Over-the-Top Fuel Prices
If anything good for general aviation emerges from the massive twin disaster of Hurricanes Katrina and Rita, it may be high gas prices. You read that right. Sustained gas prices of over $3 a gallon may finally shock U.S. drivers and the auto industry into doing that which should have been done a decade ago: Insisting upon and forcing higher fleet mileage standards for cars and trucks. As gas prices recede from the royal gouging the oil companies gave us in early September, consider $3 gas a relatively harmless shot across the bow.
The U.S. leads the world in transportation fuel inefficiency and since the government has shown no interest in a cogent energy policy to achieve better efficiency, its generally assumed that a market-based solution is our only salvation. But to become viable, market-based solutions require a threshold of pain that will cause enough consumers to demand more efficient vehicles. If the wail is loud enough, the industry will provide the products. They certainly arent doing that now. Hybrids have made inroads but more practical diesel-powered cars, while widely available in Europe, are all but unobtainable in the U.S. Further, alternative fuels arent likely to emerge at the historical gas prices weve enjoyed for so long.
If the pain threshold resides somewhere between $3 and $4 for road fuel and prices stay there, the glut of SUVs and heavy cars choking the highways will give way to more efficient solutions. Then, just as it did following the 1974 OPEC oil crisis during which drivers were panicked by gas lines, overall U.S. crude oil demand could level out and even decline-sharply.
No one really knows if the economy can shrug off $4 gas but its a certainty that $6 gas over the short term would be a disaster. Given the intense demand, growing worries about production levels around the world and the tender state of the petroleum distribution network, its lunacy to think economy-wrecking fuel prices arent a possibility. As noted in this months report on saving avgas, no other factor more threatens the growth if not the very existence of general aviation than sharply higher fuel prices.

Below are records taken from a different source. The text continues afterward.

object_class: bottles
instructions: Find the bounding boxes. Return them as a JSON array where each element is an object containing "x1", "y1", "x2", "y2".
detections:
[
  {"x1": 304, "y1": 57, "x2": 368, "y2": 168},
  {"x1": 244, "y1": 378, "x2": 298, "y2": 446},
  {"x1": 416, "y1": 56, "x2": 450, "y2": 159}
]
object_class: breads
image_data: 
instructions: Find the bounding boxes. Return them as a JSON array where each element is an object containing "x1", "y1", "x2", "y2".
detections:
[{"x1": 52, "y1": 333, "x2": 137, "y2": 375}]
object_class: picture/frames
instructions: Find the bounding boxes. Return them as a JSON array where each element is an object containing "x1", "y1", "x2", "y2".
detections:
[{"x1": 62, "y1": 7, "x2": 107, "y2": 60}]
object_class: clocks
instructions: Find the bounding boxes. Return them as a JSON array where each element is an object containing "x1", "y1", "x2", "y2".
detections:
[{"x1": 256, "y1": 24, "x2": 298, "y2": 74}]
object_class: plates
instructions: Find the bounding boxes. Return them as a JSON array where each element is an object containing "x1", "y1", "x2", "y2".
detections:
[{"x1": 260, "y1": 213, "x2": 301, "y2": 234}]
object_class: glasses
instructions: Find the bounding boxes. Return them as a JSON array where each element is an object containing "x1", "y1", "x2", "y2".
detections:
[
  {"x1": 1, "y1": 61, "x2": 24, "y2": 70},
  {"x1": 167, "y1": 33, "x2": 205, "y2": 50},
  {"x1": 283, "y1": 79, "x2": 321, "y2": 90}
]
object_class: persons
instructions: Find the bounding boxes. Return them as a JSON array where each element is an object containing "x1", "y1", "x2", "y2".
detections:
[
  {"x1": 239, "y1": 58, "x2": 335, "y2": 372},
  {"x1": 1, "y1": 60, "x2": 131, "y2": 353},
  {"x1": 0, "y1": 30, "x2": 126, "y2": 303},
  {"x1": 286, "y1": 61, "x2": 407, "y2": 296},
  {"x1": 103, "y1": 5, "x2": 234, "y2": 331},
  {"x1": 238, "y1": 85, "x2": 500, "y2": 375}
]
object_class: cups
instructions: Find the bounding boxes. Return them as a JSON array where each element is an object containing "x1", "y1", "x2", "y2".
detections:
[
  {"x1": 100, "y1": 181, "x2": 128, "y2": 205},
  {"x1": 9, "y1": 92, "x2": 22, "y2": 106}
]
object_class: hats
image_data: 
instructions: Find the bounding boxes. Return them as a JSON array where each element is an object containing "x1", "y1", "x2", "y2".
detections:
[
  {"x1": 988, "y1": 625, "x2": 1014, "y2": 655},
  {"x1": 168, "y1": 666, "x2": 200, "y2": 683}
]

And burning more fuel in your airplane rather than less doesnt help, thus, in this issue, were offering tips on how to fly more efficiently. Sure, you can continue to bore along at 15 gallons per hour, but if there are more efficient options, why would you want to? When we reach the mindset in this country that fuel efficiency is not just a good thing but a moral imperative, well be well on the way to more stable, albeit slowly rising, fuel prices. But in the end, how we fly-maybe even if we fly-is inextricably linked to what we drive. For many of us, thats the place to start.
Aviation Consumers New Look
Yes, it includes color, which I hope was vividly obvious from the moment this months issue arrived in your mailbox. A tip of the editorial hat goes to Judi Crouse, our in-house art director, who oversaw the new look. Why color? Why now? Traditionally, magazines have been published in color to satisfy advertisers, but since we dont have any of those, the real driver for adding color to our pages is simply to improve the product for what does drive the magazine: reader benefit.
While air-to-air glamour shots of new airplanes have never been our forte, theres no question that adding color improves the look and readability of what we do best: detailed product evaluations and spec charts comparing the products and services that we know our readers are interested in.
Aviation Consumer has always been about value for readers and since color is more affordable now than it once was and with more of our content becoming available online, where color is the standard, making the switch made perfect sense. It was simply time. We hope you enjoy the new look.